Let #a = sqrt(2)#, #b=1-sqrt(2)#

Then:

#a+b = 1" "# is rational

Note that:

#(p+qsqrt(2))(1-sqrt(2)) = (p-2q)+(q-p)sqrt(2)#

So consider the recursively defined sequences:

#p_0 = 1#

#q_0 = 0#

#p_(n+1) = p_n-2q_n#

#q_(n+1) = q_n-p_n#

Then:

  • #p_n + q_nsqrt(2) = (1-sqrt(2))^n# for #n >= 0#

  • The sequences begin:

#1, 1, 3, 7, 25, 57, 139,...#

#0, -1, -2, -9, -16, -41, -98,...#

  • #p_n > 0# for all #n >= 0# and is always odd.

  • #q_n < 0# for all #n >= 1# and alternates between odd and even values.

We can also define sequences for the #a^n# term, by:

#r_0 = 1#

#s_0 = 0#

#r_(n+1) = 2s_n#

#s_(n+1) = r_n#

Then:

  • #r_n + s_nsqrt(2) = sqrt(2)^n# for #n >= 0#

  • These sequences begin:

#1, 0, 2, 0, 4, 0, 8,...#

#0, 1, 0, 2, 0, 4, 0,...#

Note that when #n >= 2#, both #r_n# and #s_n# are even.

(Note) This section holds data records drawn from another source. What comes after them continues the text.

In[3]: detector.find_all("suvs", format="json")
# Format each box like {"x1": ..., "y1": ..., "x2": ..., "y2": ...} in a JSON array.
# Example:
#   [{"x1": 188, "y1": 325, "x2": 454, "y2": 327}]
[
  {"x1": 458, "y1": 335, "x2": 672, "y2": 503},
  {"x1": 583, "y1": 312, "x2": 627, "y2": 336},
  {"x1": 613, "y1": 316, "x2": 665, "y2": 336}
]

When #n# is even then #s_n = 0#, so #q_n+s_n = q_n < 0# for #n >= 2#.

When #n# is odd then #q_n# is odd so #q_n+s_n# is odd and non-zero.

Hence in all cases, when #n >= 2# we find:

#sqrt(2)^n + (1-sqrt(2))^n = (p_n+r_n) + (q_n+s_n)sqrt(2)#

with #q_n+s_n != 0# and hence irrational.